This week we are looking at the second of the “third person” point of views that many authors use to tell their stories. This time we are looking at third person limited, which should be remarkably familiar – in many ways, it is nearly identical to first person!
Indeed, many of the rules that apply to first person also apply to third person limited. The author is allowed to tell the story from the perspectives of one character – and ONLY one character. A good example of this can be found in J.K. Rowling’s “Harry Potter” series. For a good majority of the books, the reader is only allowed to see the events and activities unfolding around the titular character, and his reactions to them. He certainly can see the expressions of the others around him, but the reader is not put into their minds. We only see things through Harry’s eyes.
As a result, this can actually be a good blend of first person and third person objective. Our narrator has an inside track to he thoughts and feelings of the main character and is presenting it to the reader in a detailed fashion. However, he narrator also is fixed to that character. The reader is not going to bounce around into the minds of the other characters.

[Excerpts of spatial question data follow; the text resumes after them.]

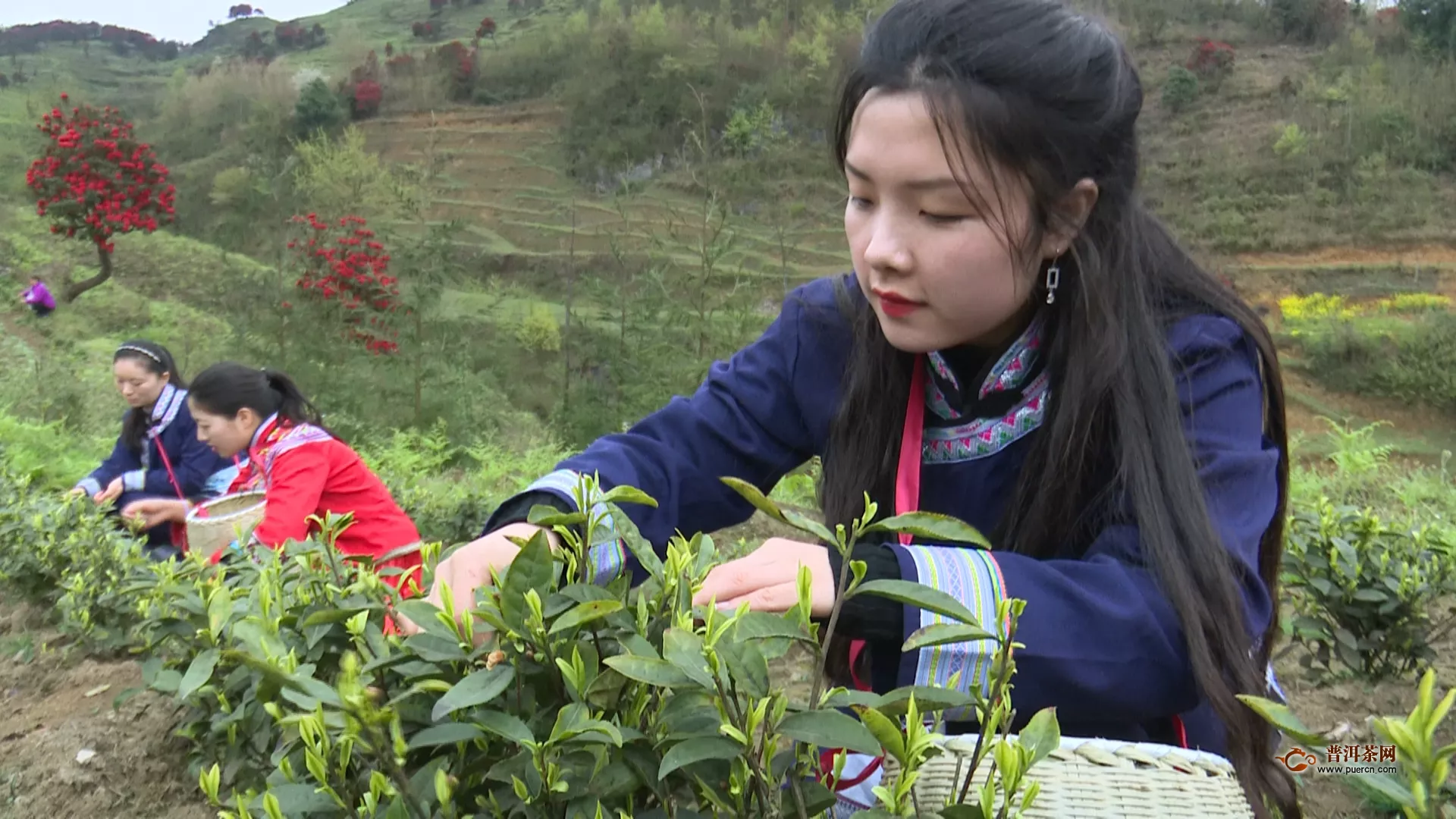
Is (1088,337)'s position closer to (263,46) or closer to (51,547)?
(51,547)

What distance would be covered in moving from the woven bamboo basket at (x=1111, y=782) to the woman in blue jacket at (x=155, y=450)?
3.60 m

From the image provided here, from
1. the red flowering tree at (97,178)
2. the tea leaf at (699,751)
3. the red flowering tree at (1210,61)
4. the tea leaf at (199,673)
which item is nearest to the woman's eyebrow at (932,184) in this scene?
the tea leaf at (699,751)

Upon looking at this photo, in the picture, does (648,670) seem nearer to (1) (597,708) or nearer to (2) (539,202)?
(1) (597,708)

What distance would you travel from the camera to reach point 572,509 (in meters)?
0.92

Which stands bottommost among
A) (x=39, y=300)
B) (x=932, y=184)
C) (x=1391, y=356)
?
(x=1391, y=356)

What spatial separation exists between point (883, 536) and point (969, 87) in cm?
59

This is one of my favorite perspectives to write, to be honest. It allows the author to maintain some mystery about their character (since not everything about the character needs to be revealed at any time), but still allows the reader to get emotionally attached to the main character, to relate with his or her experiences and see the world through their perspectives. It also gives the writer an attempt to “step away” from the character from time to time to help explain things to the reader. For example, if a villain put some form of powerful hallucinogen into the main character’s food, that may be difficult to indicate what’s happening from a first person perspective. it’s easier to write about the character staggering about and taking swings at enemies that aren’t really there while the others in the room mock and laugh at the main character’s plight.
The limitations to this perspective are similar to those of the first person perspective – with the exception, of course, that they author can avoid the situations of trying to write from an insane or drug-induced state. The author is still prohibited from moving into the mindsets of other characters. The reader may still find themselves associating with a character that makes them uncomfortable – although since the main character is generally the hero of the story, this is much less likely than when writing from first person. It’s possible that the reason why this writing style tends to be preferred is because it has the fewest limitations or drawbacks of any of the styles. It’s a fairly easy one to write from, and it helps to draw the reader in. Score on both counts!

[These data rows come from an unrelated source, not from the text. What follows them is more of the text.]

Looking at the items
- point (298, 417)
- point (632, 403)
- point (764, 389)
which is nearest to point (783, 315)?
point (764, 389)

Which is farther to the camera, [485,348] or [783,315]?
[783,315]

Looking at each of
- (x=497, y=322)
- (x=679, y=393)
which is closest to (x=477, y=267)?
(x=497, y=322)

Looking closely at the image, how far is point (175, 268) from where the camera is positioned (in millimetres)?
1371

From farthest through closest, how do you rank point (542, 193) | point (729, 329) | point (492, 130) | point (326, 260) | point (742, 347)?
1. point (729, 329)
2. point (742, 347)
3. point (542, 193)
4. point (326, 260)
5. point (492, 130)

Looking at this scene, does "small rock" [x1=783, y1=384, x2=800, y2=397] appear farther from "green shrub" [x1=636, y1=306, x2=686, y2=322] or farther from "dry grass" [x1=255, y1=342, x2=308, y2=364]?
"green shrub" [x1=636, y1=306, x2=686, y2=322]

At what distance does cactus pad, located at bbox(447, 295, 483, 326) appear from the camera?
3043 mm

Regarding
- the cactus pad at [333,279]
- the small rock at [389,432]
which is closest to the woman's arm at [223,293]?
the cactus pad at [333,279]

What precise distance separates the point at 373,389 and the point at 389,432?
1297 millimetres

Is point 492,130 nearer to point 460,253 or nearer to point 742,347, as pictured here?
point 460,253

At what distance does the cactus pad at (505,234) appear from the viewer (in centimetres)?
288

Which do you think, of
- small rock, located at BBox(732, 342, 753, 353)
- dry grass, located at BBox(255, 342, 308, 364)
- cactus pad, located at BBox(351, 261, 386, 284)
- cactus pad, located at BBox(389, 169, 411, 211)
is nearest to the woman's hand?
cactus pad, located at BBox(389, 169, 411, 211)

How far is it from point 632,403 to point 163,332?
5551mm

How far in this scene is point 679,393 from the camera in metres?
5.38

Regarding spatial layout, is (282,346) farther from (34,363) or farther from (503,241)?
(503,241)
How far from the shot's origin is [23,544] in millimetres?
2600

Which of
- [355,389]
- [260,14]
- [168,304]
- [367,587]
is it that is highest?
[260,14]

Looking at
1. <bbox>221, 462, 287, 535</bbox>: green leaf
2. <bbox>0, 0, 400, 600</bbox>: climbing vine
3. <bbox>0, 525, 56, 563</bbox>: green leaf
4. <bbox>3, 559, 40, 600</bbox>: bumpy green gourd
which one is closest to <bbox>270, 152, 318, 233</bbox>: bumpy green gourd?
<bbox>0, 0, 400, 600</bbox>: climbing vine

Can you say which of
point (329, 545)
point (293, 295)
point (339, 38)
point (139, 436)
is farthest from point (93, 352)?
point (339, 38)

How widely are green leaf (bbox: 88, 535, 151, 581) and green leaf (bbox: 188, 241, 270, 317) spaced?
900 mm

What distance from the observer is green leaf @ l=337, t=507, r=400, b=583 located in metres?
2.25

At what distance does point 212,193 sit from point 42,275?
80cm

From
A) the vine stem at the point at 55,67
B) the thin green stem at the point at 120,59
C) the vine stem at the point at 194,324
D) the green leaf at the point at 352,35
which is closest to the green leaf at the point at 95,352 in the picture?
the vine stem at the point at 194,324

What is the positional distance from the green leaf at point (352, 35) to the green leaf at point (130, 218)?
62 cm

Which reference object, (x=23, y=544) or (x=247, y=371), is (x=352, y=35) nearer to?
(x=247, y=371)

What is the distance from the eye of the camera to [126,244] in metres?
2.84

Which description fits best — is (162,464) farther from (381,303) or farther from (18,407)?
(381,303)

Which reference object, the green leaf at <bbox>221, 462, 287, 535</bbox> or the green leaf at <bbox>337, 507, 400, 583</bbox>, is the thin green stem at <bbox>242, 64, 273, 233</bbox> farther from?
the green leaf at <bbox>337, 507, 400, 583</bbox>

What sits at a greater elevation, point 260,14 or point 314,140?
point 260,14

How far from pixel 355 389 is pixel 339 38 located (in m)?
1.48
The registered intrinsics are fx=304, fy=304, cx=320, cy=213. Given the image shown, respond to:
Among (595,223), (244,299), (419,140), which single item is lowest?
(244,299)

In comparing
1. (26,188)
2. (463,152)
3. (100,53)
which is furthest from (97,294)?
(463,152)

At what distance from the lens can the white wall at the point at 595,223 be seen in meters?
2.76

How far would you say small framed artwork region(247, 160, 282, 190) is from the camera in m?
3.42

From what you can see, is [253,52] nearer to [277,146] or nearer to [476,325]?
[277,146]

So with that in mind, let’s take a look at the scenario which I proposed in Week 1, but from the third character in my scene.
Pat watched the mouse as it poked its head out from under the paper. It sniffed the air, its whiskers twitching. Pat froze in place, refusing to move as the mouse scurried about looking for food. He glanced over to see a thin, orange-striped cat hunker down, its tail held high in the air and twitching.
Pat’s stomach grumbled as he watched the cat. “At least one of us will get fed tonight,” he thought to himself. He wondered if it was going to be the mouse, or the cat, that would leave the dark alley with a full stomach. He watched, envious of both of them, and wondered which would get what they sought.